I’m paranoid when it comes to a lot of things. I never trust a single device or a single alarm to wake me, so I always set alarms on both my tablet and my phone, as well as alarms that are set sequentially. Snooze, you say? Don’t use it. I get up when it rings, but I do things in my sleep all the time, like turn off alarms. Point being, setting the alarms takes a bit more time than I thought it should, so I decided to automate it in Tasker.

(To understand what goes on in this article, you should have finished the entire Tasker guide)

The alarm set system is activated with a hidden home screen shortcut that runs a task. It starts off much like my nap mode, with a Variable Query for %Alarm, with the rest of the task inside an If group for %Alarm not matching *Alarm*. This pops up a dialog to input the alarm time in the format HH.MM (24h format), and the use of the If group makes sure that canceling that dialog stops the task.

The first thing the rest of the task does is to send off an AutoRemote message to my tablet. Upon receiving this message, the tablet splits the alarm by the period, and then uses Set Alarm with the two resulting variables (hours and minutes) to set the alarm at the exact time specified in the initial Variable Query. It then sends a message back to the phone, confirming that the alarm has been set.
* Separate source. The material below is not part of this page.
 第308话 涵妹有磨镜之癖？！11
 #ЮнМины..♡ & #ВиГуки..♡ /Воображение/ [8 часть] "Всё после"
Tasker picks up this message using an AutoRemote context, and transfers the confirmation message into a Flash action – which is on a Wait delay to make it coincide with alarm confirmation messages from the phone’s own alarm

Back on the phone, the task splits %Alarm too. It then uses Perform Task to run a task called Alarm Plus Five. This task sets %Alarm2 (the minutes) to %Alarm2+5 using math, which adds 5 minutes to the minutes variable.
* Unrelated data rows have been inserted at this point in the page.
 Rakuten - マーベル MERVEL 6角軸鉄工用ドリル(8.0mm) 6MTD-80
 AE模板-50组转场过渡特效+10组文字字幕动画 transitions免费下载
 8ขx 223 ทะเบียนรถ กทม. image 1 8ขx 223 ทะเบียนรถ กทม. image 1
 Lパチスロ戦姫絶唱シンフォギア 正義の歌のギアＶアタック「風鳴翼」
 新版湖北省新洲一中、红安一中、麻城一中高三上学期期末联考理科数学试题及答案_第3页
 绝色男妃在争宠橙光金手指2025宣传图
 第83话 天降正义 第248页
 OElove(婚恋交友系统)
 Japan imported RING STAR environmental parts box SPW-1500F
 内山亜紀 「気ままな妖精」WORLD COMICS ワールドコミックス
Next there is an If check to see if %Alarm2 is greater than 59. If it is, the task does Set Variable %Alarm1 to %Alarm1+1, using math, and sets %Alarm2 to %Alarm2-60, also using math. This is to prevent a case where adding 5 minutes creates a minute variable of 60 or above, which wouldn’t work, since you can’t have for instance tell your alarm clock to wake you at 08:64. By adding 1 to the hour variable and subtracting 60 from the minutes variable in cases where there are more than 59 (i.e 60 or more) minutes, a situation like 8:64 becomes 9:4. Luckily, Set Alarm doesn’t need useless zeros before single digit numbers, so we don’t need to turn 9:4 into 09:04.

The final part of Alarm Plus Five sets the alarm with the new variables, which are five minutes later than the variablas used on the tablet.

After this, it goes back to the main task, which then uses a Wait for three seconds. This is to allow the alarm to set and flash on the screen. After the Wait, it runs the exact same task as above once more, via Perform Task. Since it always overwrites the same %Alarm1 and %Alarm2 variables, running the same task again actually adds another five minutes to the alarm, and then sets it. Since I’m very paranoid, it does the same Wait/Perform Task thing one more time before it calls it a day. At that point it has run Alarm Plus Five three times, each time adding 5 minutes to an alarm that it sets. The tablet is alarm 0, with the phone having alarms 2-4, and each goes off five minutes after the other.

Finally, the task does Variable Clear on %Alarm to reset it. That way it’s blank the next time the Variable Query runs, so that if you cancel, the rest of the task doesn’t run with the last value of %Alarm.

All in all, the user interaction looks like this:

Two devices, four alarms, all in one go.

I should note that the Set Alarm action doesn’t work with all alarm clock apps. It works with Alarm Clock Plus, and probably a bunch of others, so you just have to try. It’s also worth noting that tweaking the alarm defaults in Alarm Clock Plus is a good idea if you want to set the alarm externally like this. Alarm Clock Plus has many options, which unfortunately makes it very slow for setting quick alarms. Not a problem if you have the same alarm every day, but if you set different alarms all the time, this method shaves a lot of time off that as well.

Finally, a reader created a validation check for an alarm system like this. You can find it in his comment here. It basically checks to see that the time you input is actually a valid time, not for instance 25.93.